In below image author has proved the theorem which states that,
"Let $V$ ve a finite dimensional vector space and $\{v_1,v_2,...,v_n\}$ is basis for $V$ then, "If a set in $V$ has fewer than $n$ vectors then it does not span $V$ "
How author has derived the linear system indicated by an arrow in the picture?

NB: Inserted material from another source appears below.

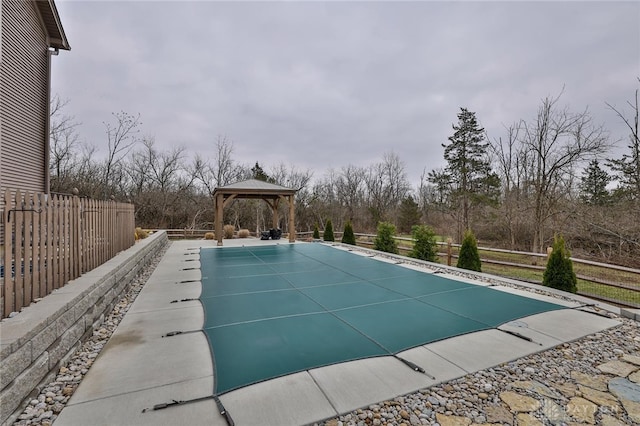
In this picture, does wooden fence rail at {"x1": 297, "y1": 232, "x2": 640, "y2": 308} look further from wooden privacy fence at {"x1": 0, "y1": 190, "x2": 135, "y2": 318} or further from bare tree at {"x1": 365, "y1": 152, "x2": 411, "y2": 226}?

My attempt: using equation (4), equation (5) implies,
$k_1(a_{11}w_1+a_{21}w_2+...+a_{m1}w_m)+k_2(a_{12}w_1+a_{22}w_2+...+a_{m2}w_m)+...+...+k_n(a_{1n}w_1+a_{2n}w_2+...+a_{mn}w_m=0$
Which implies,
$(a_{11}k_1+a_{12}k_2+...+a_{1n}k_n)w_1+(a_{21}k_1+a_{22}k_2+...+a_{2n}k_n)w_2+...+(a_{m1}k_1+a_{m2}k_2+...+a_{mn}k_n)w_m=0$
From this to conclude homogeneous linear system indicated by arrow (in pic) we must have $w_1,...,w_m$ must be linearly independent. But, here we doesn't know whether $w_i$'s are linearly independent or not! So how author has derived homogeneous linear system in equation indicated by arrow (in pic)
Please help..
Let's solve the following linear system of equations for $x_i'$s, $1\le i\le m$:
$\begin{align} &a_{11}x_1+a_{12}x_2+\cdots+a_{1n}x_n=0\\ &a_{21}x_1+a_{22}x_2+\cdots+a_{2n}x_n=0\\ &\cdots\quad\cdots\quad \cdots\quad \cdots \\ &a_{m1}x_1+a_{m2}x_2+\cdots+a_{mn}x_n=0 \end{align}\tag A$
What property do these $x_i$'s have? It can be shown that they satisfy $x_1v_1+x_2v_2+\cdots+x_nv_n=0\tag B$
Since $m<n$, it follows that $(A)$ has a non-trivial solution i.e., in particular there exist $x_1,x_2,...,x_n$ not all zero. These $x_i$'s must satisfy $(A)$.
But since $v_i$'s are linearly independent, it follows from $(B)$ that $x_i=0$ for all $1\le i\le n$. This contradicts conclusion in last para.
It follows that the assumption that $w_i$'s span $V$ is not correct.